I'm implementing a metadata parser of image files from all formats. I want to write tests for it. One trivial way to do so is to have test image files of all formats as a resources for the tests, and actually to read them as input. This approach may work but as far as I understand from unit test methodology, unit-tests shouldn't perform I/O. Is it a good way to do so or are they any alternatives?

Best Answer

I want to write tests for it.

What you are intending to test?

I want to use TDD. I'm refactoring a parser and want to test the 'parse()' method.

So the aim is to clean things up.

I would argue that refactoring legacy code isn't 100% compliant w/ TDD.

Bad code restricts testing.

More importantly - intention to clean it up (the drive - reason for changing code) differs from original intention for code to do whatever business domain stuff.


step 1

I would start with a sloppy integration test/s that covers most of the functionality.

Feed tests crude input - e.g. those 50mb resource files.
Ask only polished output and ignore internal stuff.
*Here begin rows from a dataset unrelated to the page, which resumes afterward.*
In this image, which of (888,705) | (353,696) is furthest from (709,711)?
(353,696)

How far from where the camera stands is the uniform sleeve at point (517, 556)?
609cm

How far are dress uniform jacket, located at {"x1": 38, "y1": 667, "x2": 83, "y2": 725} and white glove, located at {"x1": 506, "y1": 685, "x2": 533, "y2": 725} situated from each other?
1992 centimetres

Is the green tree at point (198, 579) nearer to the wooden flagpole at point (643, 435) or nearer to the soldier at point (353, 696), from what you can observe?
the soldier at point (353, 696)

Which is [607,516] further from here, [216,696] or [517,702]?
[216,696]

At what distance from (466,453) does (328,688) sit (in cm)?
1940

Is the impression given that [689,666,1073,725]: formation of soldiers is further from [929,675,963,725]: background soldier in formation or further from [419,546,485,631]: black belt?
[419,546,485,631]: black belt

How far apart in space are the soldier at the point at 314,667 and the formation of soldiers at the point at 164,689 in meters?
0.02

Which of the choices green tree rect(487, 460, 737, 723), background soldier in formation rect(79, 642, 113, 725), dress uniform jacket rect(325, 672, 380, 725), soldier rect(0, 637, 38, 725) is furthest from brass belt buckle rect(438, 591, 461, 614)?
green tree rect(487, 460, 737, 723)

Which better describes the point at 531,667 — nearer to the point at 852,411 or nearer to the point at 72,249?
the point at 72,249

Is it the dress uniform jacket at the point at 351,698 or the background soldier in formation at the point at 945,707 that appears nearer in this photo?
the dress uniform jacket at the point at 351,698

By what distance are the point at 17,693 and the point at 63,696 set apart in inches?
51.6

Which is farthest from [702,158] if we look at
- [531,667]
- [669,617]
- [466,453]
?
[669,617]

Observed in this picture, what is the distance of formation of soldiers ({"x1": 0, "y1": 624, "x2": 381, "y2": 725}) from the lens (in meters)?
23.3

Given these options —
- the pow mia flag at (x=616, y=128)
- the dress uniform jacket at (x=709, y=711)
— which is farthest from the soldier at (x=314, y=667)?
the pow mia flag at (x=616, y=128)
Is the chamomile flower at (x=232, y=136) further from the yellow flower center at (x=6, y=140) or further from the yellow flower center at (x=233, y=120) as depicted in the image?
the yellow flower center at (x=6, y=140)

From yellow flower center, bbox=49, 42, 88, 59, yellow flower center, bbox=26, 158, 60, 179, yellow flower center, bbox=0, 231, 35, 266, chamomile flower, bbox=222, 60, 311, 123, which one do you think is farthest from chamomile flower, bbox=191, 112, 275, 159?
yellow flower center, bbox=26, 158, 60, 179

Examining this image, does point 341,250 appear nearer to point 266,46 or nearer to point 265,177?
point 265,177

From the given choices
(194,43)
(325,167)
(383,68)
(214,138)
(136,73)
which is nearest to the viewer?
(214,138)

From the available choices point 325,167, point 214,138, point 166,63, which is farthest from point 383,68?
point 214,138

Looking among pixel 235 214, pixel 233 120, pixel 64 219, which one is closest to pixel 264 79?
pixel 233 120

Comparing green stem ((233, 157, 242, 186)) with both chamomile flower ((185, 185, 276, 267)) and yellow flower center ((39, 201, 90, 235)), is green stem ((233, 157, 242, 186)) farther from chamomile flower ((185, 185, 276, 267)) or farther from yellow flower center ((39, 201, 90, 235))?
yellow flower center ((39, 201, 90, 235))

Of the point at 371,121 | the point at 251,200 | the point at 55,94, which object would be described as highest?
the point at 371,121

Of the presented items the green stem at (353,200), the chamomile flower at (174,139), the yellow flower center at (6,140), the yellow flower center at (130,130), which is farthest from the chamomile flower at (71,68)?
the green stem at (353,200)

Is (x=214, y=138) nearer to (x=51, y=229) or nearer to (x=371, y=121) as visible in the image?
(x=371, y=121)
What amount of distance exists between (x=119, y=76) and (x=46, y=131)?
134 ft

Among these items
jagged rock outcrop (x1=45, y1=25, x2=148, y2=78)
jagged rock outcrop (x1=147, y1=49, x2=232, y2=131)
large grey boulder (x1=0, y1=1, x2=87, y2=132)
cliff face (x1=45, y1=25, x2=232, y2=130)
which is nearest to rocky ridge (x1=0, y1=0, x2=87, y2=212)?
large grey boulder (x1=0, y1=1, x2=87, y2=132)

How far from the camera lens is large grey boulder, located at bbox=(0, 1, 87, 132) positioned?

It's actually important - higher test abstractedness is what loosens implementation restrictions.

That will give you a safety net so you can open up code for refactoring w/o fear.

step 2

Once you have that - you are ready to actually go in & refactor.

Read the code. Start small. (good book)

Things like code formatting, removal of excess white-space, removal of too verbose variable prefixes.

Then move forward to structural changes - extract methods, interfaces, classes where needed.
And don't just divide & conquer - try combining stuff where it "makes sense" ™.

Only with decent code structure you will be able to write unit tests for isolated units of functionality.

If the integration test you started with performs well enough - I wouldn't even bother trying to build unit test network.

Either way - proper code structure will lead you to natural & easy to stub I/O seam.

Once the network of unit tests is strong enough - remove integration test/s.
Or stub the input the same way as in unit tests (sort of devalues integration test).